Recently I have read a lot online about the EPR argument and Bell's inequalities and its implications. When comparing what people write there online with the actual research articles of Einstein and Bell, it seems to me - put drastically - that people online talk about something but not about Bell and Einstein. Let me explain, what I mean.
Online most of the times the logical structure of the argument is roughly given in the following way (see, e.g., here in the first few paragraphs):
Assuming locality and pre-existing properties, Bell's inequalities follow. Quantum mechanics' predictions (and experiments) are in contradiction to the inequality. Hence, one can abandon either locality or pre-existing properties.

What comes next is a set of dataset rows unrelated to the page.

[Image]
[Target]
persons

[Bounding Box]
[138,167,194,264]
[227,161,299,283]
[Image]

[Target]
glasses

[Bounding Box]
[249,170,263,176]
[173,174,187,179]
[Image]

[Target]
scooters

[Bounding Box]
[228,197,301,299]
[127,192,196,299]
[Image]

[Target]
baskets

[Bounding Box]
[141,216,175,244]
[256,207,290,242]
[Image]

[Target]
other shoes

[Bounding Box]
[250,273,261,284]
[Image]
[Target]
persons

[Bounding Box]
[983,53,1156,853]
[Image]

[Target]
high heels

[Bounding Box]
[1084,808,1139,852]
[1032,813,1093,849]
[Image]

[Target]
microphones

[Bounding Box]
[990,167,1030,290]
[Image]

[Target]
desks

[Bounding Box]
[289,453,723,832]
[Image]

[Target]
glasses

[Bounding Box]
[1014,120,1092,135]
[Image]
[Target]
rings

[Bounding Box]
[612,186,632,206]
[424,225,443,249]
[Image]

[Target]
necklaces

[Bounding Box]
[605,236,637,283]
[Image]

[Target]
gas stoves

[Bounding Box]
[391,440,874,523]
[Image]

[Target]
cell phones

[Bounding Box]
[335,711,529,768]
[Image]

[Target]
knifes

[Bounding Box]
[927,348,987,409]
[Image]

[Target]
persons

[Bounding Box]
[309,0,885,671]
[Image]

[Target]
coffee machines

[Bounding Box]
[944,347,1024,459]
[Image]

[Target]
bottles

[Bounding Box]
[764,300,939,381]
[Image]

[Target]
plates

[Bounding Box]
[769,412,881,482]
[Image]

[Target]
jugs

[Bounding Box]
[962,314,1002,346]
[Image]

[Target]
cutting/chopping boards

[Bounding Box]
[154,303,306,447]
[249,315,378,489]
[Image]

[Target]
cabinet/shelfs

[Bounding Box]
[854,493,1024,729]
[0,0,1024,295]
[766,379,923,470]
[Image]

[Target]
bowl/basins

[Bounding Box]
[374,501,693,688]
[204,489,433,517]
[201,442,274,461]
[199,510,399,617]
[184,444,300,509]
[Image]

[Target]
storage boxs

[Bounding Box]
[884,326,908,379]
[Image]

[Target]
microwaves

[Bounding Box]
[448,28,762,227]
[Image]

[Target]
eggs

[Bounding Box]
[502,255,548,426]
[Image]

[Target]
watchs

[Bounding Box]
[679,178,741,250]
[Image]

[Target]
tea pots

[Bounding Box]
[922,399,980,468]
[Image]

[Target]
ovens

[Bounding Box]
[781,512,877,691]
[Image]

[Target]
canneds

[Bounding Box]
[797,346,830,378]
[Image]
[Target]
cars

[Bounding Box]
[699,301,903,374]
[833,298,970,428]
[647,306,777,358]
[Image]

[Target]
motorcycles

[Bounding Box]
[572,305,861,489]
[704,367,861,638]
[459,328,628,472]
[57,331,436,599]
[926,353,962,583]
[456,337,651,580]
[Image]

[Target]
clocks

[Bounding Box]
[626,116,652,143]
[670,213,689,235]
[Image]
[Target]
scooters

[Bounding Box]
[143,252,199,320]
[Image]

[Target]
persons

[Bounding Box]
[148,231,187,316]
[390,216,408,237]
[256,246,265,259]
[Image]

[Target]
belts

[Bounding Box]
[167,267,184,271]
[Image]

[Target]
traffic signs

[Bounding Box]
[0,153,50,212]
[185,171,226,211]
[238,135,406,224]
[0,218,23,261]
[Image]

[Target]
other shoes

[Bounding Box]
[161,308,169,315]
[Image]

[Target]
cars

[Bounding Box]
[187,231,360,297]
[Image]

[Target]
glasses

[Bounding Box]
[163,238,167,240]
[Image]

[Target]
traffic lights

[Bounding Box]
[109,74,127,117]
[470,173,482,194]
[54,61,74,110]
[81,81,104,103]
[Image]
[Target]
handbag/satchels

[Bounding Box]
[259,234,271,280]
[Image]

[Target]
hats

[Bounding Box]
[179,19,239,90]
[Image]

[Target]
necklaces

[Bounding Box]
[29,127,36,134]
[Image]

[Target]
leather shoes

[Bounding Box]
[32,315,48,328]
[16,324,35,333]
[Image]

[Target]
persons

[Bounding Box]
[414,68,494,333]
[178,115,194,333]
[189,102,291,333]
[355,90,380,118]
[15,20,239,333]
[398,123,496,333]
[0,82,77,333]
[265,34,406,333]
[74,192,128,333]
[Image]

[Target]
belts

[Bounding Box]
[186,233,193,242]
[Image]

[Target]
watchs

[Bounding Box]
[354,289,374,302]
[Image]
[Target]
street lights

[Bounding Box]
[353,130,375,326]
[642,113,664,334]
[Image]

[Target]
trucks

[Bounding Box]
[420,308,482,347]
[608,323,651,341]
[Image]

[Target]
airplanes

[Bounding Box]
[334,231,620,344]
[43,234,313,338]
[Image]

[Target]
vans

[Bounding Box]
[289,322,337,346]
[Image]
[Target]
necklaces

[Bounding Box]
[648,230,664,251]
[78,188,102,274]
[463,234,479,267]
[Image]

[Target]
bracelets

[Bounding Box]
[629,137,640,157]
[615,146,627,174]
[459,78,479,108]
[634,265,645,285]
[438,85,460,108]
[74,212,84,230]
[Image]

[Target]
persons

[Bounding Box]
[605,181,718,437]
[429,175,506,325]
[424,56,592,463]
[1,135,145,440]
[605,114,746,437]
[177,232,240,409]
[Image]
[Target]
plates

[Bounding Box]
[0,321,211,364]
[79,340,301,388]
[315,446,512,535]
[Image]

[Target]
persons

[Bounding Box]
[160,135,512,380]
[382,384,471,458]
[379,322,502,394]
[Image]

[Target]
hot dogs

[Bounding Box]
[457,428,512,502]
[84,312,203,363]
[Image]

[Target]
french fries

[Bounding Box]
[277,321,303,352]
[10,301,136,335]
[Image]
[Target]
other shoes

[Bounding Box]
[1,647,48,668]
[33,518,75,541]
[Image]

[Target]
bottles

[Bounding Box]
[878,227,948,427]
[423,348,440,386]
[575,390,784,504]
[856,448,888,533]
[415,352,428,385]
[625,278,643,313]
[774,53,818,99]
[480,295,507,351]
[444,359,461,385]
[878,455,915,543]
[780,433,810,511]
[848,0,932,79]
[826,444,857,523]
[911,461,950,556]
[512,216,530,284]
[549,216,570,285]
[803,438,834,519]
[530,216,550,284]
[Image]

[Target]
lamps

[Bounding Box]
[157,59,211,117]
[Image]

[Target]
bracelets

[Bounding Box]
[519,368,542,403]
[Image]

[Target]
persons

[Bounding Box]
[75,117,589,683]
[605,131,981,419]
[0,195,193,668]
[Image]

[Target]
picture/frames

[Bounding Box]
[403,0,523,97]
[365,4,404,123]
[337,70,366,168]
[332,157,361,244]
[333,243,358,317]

Reading the EPR paper (available here) however, the structure seems to be quite different. They consider the following criterion of an element of the physical reality (and a criterion is not an assumption!): If, without in any way disturbing a system, we can predict with certainty (i.e. with probability equal to unity) the value of a physical quantity, then there exists an element of physical reality corresponding to this physical quantity. This, I think, is very reasonable. One can even very well argue that this is an analytical statement because of the phrase 'without in any way disturbing a system'. So one does not have to assume the correctness of the criterion as it is true anyhow!
It is employed in the following situation (Bohm's version of the EPR set-up):
Think of the singlet state of two spin-1/2 particles with total spin zero. If one measures the spin in the x direction of particle A, one can predict with certainty the spin in x direction of particle B, no matter how far the particles are separated (think of a space-like separation). For the sake of the argument it is not needed that we consider different directions for the two particles.
Now assuming locality, they must conclude by their criterion that there really exist pre-existing properties. That is Einstein.
So, the correct reasoning should be (also in Bell's understanding as he pointed out repeatedly) that locality implies the pre-existing properties. The consequence of Bell's inequalities then is that one cannot abandon either locality or pre-existing properties but must abandon locality.
So, who's right? Why are there two different conclusions? Are Einstein and Bell missing an essential point? I often read that counterfactual definiteness is tacitly assumed. But that isn't an assumption right? It is simply a property of the singlet state if one measures the same spin direction for both particles which is sufficient here.
It would be very much appreciated if it could be pointed out in Einstein's and Bell's original papers where the mistakes or debatable passages are (if there are any), since I think they are a very good basis for this discussion. Thanks.